La menace pour Nvidia ne provient pas que Meta cesse soudainement d’acheter ses GPU. Elle apparaît quand chaque hyper-échelle transfère une part croissante de ses charges répétitives vers ses propres processeurs.

Même dans ce contexte, le marché global pourrait continuer à croître suffisamment pour que Nvidia voit ses ventes augmenter encore. Meta, Google, Amazon et Microsoft ont besoin de tant de machines que les ASIC peuvent capter une part relative plus importante, même si les achats globaux de GPU continuent à progresser.

TSMC sera parmi les grands bénéficiaires de ces trajectoires. Elle fabrique à la fois les puces Nvidia et celles développées pour réduire la dépendance.
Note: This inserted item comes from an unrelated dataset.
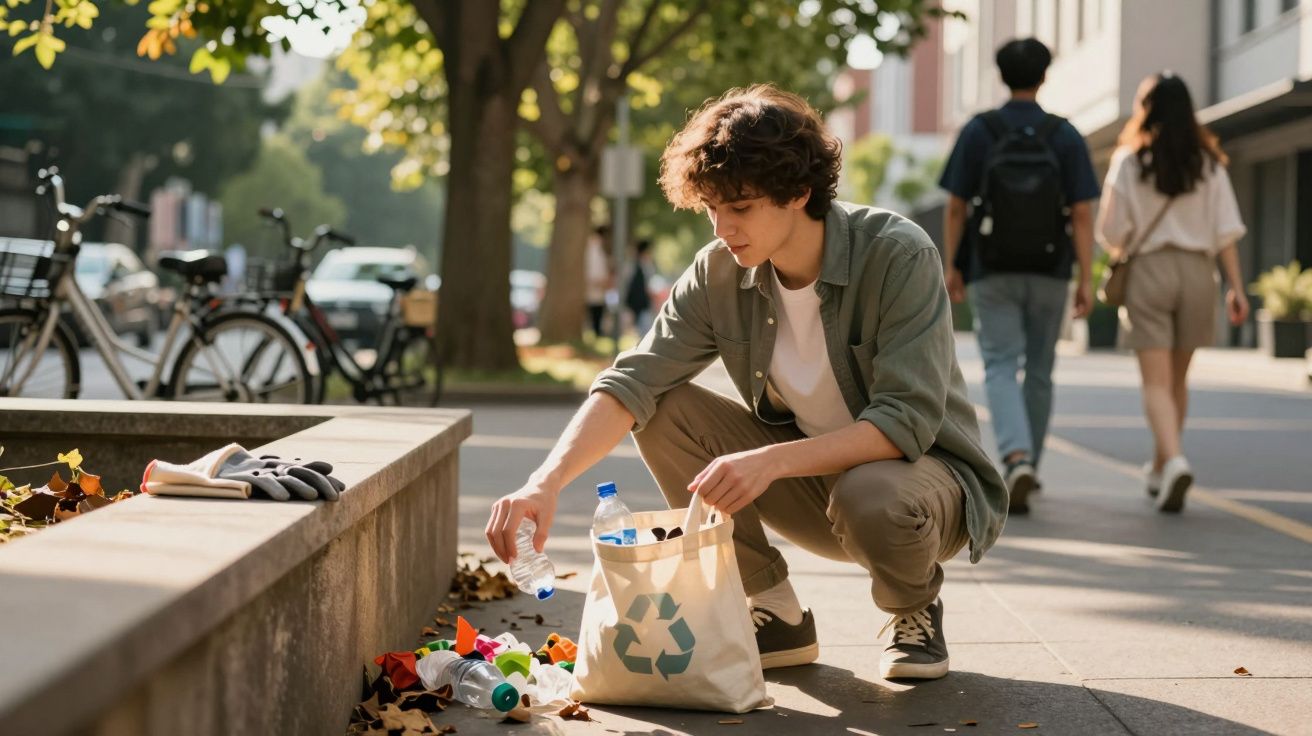 Jovem a apanhar lixo plástico na rua e a colocar em saco com símbolo de reciclagem num dia ensolarado.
Par ailleurs, l’augmentation de la consommation électrique pousse tous les concepteurs à rechercher des améliorations qui ne reposent pas uniquement sur la réduction de la taille des transistors.

Elle espère qu’avec la transition de la technologie N2 vers le futur processus A14, la consommation pourra diminuer d’environ 30 % et le rendement augmenter de plus de 20 %. En parallèle, TSMC renforce l’encapsulation avancée, l’empilement tridimensionnel et la photonique pour déplacer l’information avec moins d’énergie.

Meta entre dans une étape cruciale. Iris pourrait démontrer que le programme MTIA a dépassé ses retards passés et que l’entreprise est capable de respecter un calendrier de nouvelles générations toutes les six mois. Toutefois, Google bénéficie de plus d’une décennie d’expérience, tandis que Nvidia garde l’écosystème le plus complet.

La course ne se jouera pas par un seul vainqueur. Les centres de données combineront GPU, TPU, MTIA ainsi que d’autres ASIC selon la tâche. L’avantage sera à celui qui parviendra à maximiser le travail utile par watt et par dollar, sans rester bloqué sur un hardware incapable de suivre le rythme des modèles.

Questions fréquentes

Qu’est-ce qu’Iris, le nouveau chip de Meta ?
C’est le nom interne d’un accélérateur d’IA intégré au programme MTIA. Meta prévoit de lancer sa production en septembre 2026.

Meta cessera-t-elle d’acheter des GPU Nvidia ?
Non. Iris vient compléter les GPU de Nvidia et AMD, principalement pour des charges où un processeur personnalisé peut offrir plus d’efficacité.

MediaTek concurrence-t-elle Google ?
MediaTek souhaite évoluer sur le marché de la conception d’ASIC, tout en ayant été liée à de futurs chips Google. Elle peut agir comme fournisseur pour des entreprises rivales.

Pourquoi TSMC l’emporte-t-elle malgré la prolifération des chips maison ?
Parce qu’elle produit à la fois les GPU de Nvidia et AMD, et de nombreux accélérateurs personnalisés pour Google, Meta, Amazon et Microsoft.